Sinónimo de polo, nació hace más de
70 años y entre sus 1800 socios se reúnen
deportistas,
estrellas de TV, políticos, banqueros
y empresarios.
Tortugas
Country Club fue fundado en 1930 por la familia de Huberto Roviralta
y hoy es uno de los más selectos del país, donde a
pesar de las caras famosas, la privacidad es una regla de oro.
A 40 km de Capital, cuenta con residentes estables, de fin de semana
y temporarios y con un centro deportivo consagrado principalmente
al polo, la equitación y el golf. En sus 200 hectáreas
-protegidas por paredes de tres metros de altura y una profunda
zanja que la circunvala- encierra una historia particular.
Antes de ser dividido en 410 lotes, el lugar era una granja y un
tambo de la familia del ex marido de Susana Giménez. Durante
los años 20, don Antonio Maura, noble español y abuelo
materno del polista, se reunía allí con sus amigos
los fines de semana para jugar al polo.
Cada vez que se disputaba un torneo, Maura alojaba a los jugadores
en unas carpas sobre el monte para evitarles el viaje a Buenos Aires,
que no era los 40 minutos de hoy por Panamericana, sino una travesía
de dos horas en tren hasta la estación de Matheu, que continuaba
en sulky. Su esposa, Sara Escalante -viuda de Jorge Newbery- fue
quien bautizó con el nombre de "Tortugas" al equipo
de su marido, por su lentitud para jugar.

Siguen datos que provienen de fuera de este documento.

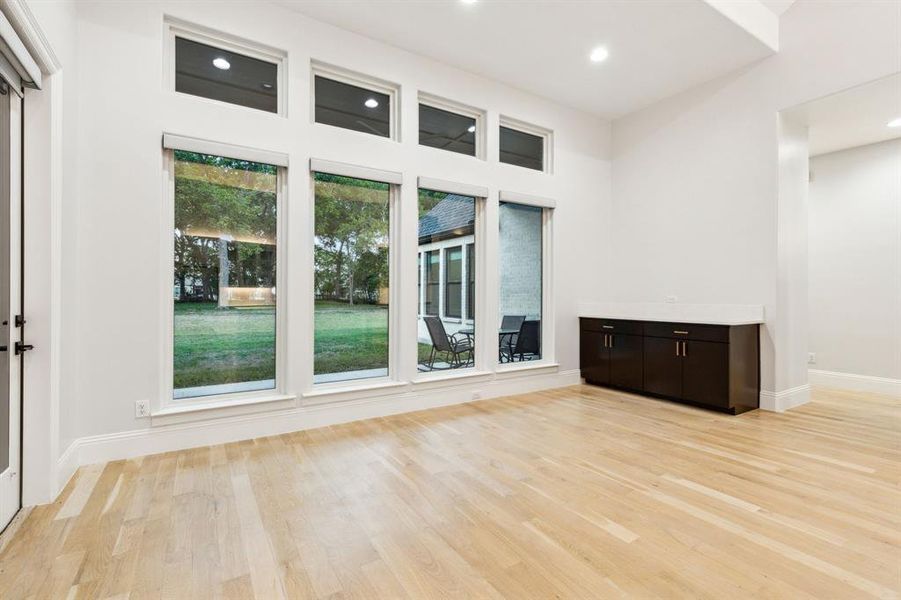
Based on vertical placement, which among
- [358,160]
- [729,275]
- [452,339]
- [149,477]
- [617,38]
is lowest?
[149,477]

Maura siempre había soñado con instalar allí
un centro deportivo y edificar casas para el uso de los socios.
Esta idea innovadora se hizo realidad en 1930, cuando se constituyó
oficialmente Tortugas Country Club. También prosperó
la población del apeadero Kilómetro 40 del Ferrocarril
Belgrano: el inicio de lo que hoy es Tortuguitas fue el pequeño
almacén de doña Rosa, que servía para aprovisionar
a los visitantes.
Cuando los comercios fueron suficientes como para considerarlo
un pueblo, se pensó en denominarlo igual que el country.
Cuenta Inés Maura, la hija del fundador y madre de Huberto
Roviralta: "A varios kilómetros, también sobre
la línea ferroviaria, había otra localidad con este
nombre. Por suerte alguien se iluminó y lo bautizó
simplemente `Tortuguitas´".
Hoy en día las casas del country cuestan entre 500 mil y
3 millones de dólares, mientras que surgieron varios clubes
similares en la localidad. Inés Maura mantiene su chacra
de 10 hectáreas y varias propiedades -incluidas dos de las
ocho canchas de polo- que hoy representan la historia del emprendimiento.
En este momento Tortugas cuenta con su propio centro comercial,
su capilla, su sistema de seguridad y vigilancia, sus servicios
de mantenimiento y hasta su propia red de televisión satelital.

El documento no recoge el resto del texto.